This week's bookcase includes reviews of The Ballroom by Anna Hope and The Woman Who Ran by Sam Baker.
The Ballroom
Anna Hope
An asylum on the Yorkshire Moors in the first decades of the 20th century is the setting for Anna Hope's magnificent second novel, The Ballroom, the follow-up to her impressive debut of last year, Wake. Segregation, discipline and restraint are the order of the day for residents at Sharston Asylum. In the women's building, newcomer Ella has to adjust to the strict confinement of daily life as she dreams of escape. But there are only three ways out: sanity, escape or death. Across the way, the men fare only slightly better, allowed outside to dig graves or work the land. But for John, it's a respite from his past.

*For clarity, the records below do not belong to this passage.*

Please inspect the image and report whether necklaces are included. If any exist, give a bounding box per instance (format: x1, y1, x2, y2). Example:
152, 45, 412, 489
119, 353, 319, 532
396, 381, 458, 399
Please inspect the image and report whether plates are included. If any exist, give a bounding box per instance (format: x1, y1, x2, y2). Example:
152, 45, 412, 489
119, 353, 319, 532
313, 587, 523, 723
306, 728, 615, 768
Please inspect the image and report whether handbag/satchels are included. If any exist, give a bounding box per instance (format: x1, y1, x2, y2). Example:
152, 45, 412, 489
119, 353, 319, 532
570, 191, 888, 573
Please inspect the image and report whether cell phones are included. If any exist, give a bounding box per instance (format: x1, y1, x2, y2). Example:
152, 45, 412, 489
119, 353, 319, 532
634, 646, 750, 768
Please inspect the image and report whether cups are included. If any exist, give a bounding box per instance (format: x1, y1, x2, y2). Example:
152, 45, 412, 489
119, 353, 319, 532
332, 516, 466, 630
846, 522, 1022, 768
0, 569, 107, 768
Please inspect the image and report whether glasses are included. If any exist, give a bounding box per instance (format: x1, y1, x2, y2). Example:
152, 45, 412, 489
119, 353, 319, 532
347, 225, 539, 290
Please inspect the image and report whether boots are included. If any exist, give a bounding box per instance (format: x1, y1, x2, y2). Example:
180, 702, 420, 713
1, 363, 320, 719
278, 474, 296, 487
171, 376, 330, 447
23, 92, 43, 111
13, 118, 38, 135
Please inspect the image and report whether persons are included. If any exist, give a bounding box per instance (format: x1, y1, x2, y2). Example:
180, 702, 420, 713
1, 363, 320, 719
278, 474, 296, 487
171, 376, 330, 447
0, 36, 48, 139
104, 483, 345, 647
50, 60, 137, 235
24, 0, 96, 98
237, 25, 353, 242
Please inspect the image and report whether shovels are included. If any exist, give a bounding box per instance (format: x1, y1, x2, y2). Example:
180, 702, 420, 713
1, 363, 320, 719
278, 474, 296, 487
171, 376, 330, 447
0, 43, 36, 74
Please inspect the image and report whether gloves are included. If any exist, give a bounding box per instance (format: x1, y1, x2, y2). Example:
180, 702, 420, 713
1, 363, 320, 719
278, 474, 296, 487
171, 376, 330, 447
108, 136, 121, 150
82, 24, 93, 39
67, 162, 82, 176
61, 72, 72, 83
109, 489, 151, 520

Only on Fridays do the two halves meet for a dance in the institution's ballroom. Hope has proven once again that she is a luminary in historical fiction. Writing history from the margins, the personal stories behind the era, she delivers profound, poignant narratives that stir the emotions. Taut from the outset, Hope's narrative conjures the desperation and tension within the asylum as well as drawing three complicated and nuanced characters and weaving them together in a compelling and masterful way.
The Forgetting Time
Sharon Guskin
Ever since he could speak, Janie's son, Noah, has been asking for his other mother. Now four, Noah's imaginative leaps have become progressively worse. After the latest psychologist offers a discomforting diagnosis, Janie seeks out alternative help. Dr Jerome Anderson walked away from a prestigious university medical residency to turn his attentions to the phenomenon of reincarnation. Now fighting primary progressive aphasia, he decides to take up the baton for his life's work once more. Time is against him though, as is finding a relevant case study, until Janie gets in touch. Finding the truth about Noah's past could be both Anderson and Janie's salvation, but it does not come without pitfalls. Sharon Guskin's debut is an incredible Russian doll of a novel, beginning as a seemingly ordinary story of maternal struggle, it soon unfurls into a fascinating tour of reincarnation, a compelling murder mystery, and an examination of the familial bond. Like Alice Sebold's The Lovely Bones, at its core it really is just superb fiction.
When Breath Becomes Air
Paul Kalanithi
The line between life and death has never been explored quite so personally as in Paul Kalanithi's wrenching memoir. Its opening casts the shadow: Paul and wife Sue, clutching one another on a hospital bed following his diagnosis with terminal lung cancer at 36. In lucid prose, Paul explains his shift from English degree to neurosurgery - a conscious search for life's meaning, an irony not lost on him - and subsequent lessons learned either side of the doctor/patient divide. The life of a junior neurosurgeon is gripping and relentless: Paul struggles with the pastoral more than the procedural, gradually accepting his primary role of helping patients and families to acknowledge their circumstances; to face their own shadows. When his illness catches up with him, Paul explores his condition and altered self-definition with impossible grace - is he a doctor? husband? - probing until the last. The final pages, from Paul and then Sue, are moving, humble, and impossible to ignore.